EXERCISES TO COMPLETE =
(1) Summarize the Year 11 chemistry practice test page below in three sentences.
(2) Write the next part of the Year 11 chemistry practice test page, picking up right after its last sentence.

GIVEN PASSAGE =
•••

Module 3 'Reactive Chemistry' Practice Test | Year 11 Chemistry

Test your exam-readiness for Year 11 Chemistry Module 3 'Reactive Chemistry' with 10 must-know exam-style questions with solutions.

Practice test for Year 11 Chemistry Module 3 ‘Reactive Chemistry’

The most effective way to prepare for a chemistry exam is to practise as many exam-style questions as possible. That’s why we have put together a Module 3 Reactive Chemistry Practice Test consisting of 10 challenging exam-style questions. Completing this practice test will give you a competitive edge for your next exam.

This module 3 ‘Reactive Chemistry’ practice test covers topics on:

Module 3 ‘Reactive Chemistry’ Practice Test

Instructions

General instructions for sitting the Module 3 Chemistry Practice Test are outlined below.

• Reading time is 5 minutes
• Working time is 45 minutes
• Total marks is 30
• Attempt all questions.
• You must write in black pen.
• Do not write in pencil.
• You may only use a pencil for drawing diagrams and graphs.
• All necessary working should be shown in every question.
• Marks may be deducted for careless or badly arranged work.
• Set out all working for numerical questions and provide appropriate units.
• You may refer to a formulae sheet and data sheet.
• Calculators approved by NESA may be used.

In the final HSC Chemistry exam, you will have approximately 1.8 minutes per mark.

In practice exams, you should aim to answer questions at a pace of 1.5 minutes per mark.

•••

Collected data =

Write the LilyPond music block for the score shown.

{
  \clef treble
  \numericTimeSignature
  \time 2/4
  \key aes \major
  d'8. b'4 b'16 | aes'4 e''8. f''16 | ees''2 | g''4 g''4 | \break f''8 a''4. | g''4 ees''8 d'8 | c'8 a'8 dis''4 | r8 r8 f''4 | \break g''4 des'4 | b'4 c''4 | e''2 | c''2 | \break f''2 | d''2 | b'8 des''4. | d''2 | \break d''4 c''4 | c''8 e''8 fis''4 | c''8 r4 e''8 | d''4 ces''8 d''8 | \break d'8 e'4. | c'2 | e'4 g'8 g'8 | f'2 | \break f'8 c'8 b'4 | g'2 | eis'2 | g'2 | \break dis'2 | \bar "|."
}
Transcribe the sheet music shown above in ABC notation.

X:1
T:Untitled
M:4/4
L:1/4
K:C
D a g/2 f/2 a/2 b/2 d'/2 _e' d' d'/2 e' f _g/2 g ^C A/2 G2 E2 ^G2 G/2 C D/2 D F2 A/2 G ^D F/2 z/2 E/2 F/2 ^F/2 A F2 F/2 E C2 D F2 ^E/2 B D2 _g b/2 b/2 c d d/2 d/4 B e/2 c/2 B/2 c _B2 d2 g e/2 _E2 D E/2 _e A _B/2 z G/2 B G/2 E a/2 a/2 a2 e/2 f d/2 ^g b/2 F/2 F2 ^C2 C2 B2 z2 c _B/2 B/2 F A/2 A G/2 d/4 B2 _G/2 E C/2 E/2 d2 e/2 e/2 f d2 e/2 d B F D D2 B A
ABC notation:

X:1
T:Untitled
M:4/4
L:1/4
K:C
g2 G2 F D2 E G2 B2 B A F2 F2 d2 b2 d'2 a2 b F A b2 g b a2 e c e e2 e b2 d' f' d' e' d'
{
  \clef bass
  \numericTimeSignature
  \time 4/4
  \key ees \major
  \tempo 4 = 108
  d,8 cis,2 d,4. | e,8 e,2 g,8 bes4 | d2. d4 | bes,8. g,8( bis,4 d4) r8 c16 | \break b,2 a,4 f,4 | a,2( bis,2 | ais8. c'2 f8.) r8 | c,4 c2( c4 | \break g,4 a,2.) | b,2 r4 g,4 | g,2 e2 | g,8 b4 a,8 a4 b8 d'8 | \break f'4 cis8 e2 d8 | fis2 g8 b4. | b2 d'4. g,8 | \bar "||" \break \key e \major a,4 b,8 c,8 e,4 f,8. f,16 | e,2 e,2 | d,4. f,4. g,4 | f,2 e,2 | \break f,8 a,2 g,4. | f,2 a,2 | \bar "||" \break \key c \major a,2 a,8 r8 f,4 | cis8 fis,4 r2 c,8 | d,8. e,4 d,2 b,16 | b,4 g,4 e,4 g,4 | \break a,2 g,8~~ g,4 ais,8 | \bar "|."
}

•••

RESPONSES TO THE TASKS =
(1) The page offers a practice test for Year 11 Chemistry Module 3 'Reactive Chemistry' with 10 exam-style questions and solutions, since practicing such questions is called the most effective way to prepare for a chemistry exam. Its instructions give 5 minutes of reading time, 45 minutes of working time and 30 total marks. Students must write in black pen, using pencil only for diagrams and graphs, and may use a formulae sheet, a data sheet and NESA-approved calculators while aiming for a pace of 1.5 minutes per mark, compared with about 1.8 minutes per mark in the final HSC exam.

(2)
To simulate real exam conditions:

• Close all unnecessary tabs and turn off notifications on your device.
• Set up a timer for 45 minutes.
• Complete this exam in a quiet environment where you will not be disturbed for the duration of the exam.

Once you have completed the Module 3 ‘Reactive Chemistry’ practice test, mark each question carefully using the provided solutions and note any areas for improvement. Remember that marking practice exams is just as important as answering the questions.

Chemistry formulas

 $n=\dfrac{m}{MM}$ $c=\dfrac{n}{v}$ $PV=nRT$

 Volume of 1 mole of ideal gas: at 100 $\small \text{kPa}$ and at 0$\small \degree \text{C}$ (273.15 $\small \text{K}$) 22.71 $\small \text{L}$ at 25$\small \degree \text{C}$ (298.15 $\small \text{K}$) 24.79 $\small \text{L}$ Gas constant 8.314 $\small \text{J mol}^{-1}\text{K}^{-1}$

Question 1: Ionic equations

Write balanced full formula, full ionic and net ionic forms of the following equation:

 a) silver nitrate(aq) + barium chloride(aq) → silver chloride(s) + barium nitrate(aq) 3 b) aluminium metal + nitric acid → aluminium nitrate + hydrogen gas 3

See Question 1 Solution

Question 2: Metal activity series

A student performed three tests to investigate the relative activity of metals. In each test, a metal strip was placed in a solution containing ions of a different metal. The results from this experiment are shown in the diagrams below:

What is the order of activity of the metals, based on these results?

 (A) A > C > B (B) B > A > C (C) C > B > A (D) C > A > B

See Question 2 Solution

Question 3: Oxidation states

Which of the following shows the greatest change in the oxidation state of the metal atom?

 (A) $\small Mn(OH)_3$ to $\small {MnO_4}^-$ (B) $\small V_2O_5$ to $\small VO^{2+}$ (C) $\small MnO_2$ to $\small Mn^{2+}$ (D) $\small {Cr_2O_7}^{2-}$ to $\small Cr_2O_3$

See Question 3 Solution

Question 4: Oxidising and reducing agents

Identify the oxidising agent for the following reaction:

${5CO}_{(g)} + {I_2O_5}_{(s)} \rarr {5CO}_{2(g)} + I_{2(s)}$

 (A) $\small {CO}$ (B) $\small {C^{2+}}$ (C) $\small {I_2O_5}$ (D) $\small {I^{5+}}$

See Question 4 Solution

Question 5: Redox reactions

An iron nail was placed in a beaker containing 100 $\small \text{mL}$ of 0.120 $\small \text{mol L}^{-1}$ copper(II) sulfate solution.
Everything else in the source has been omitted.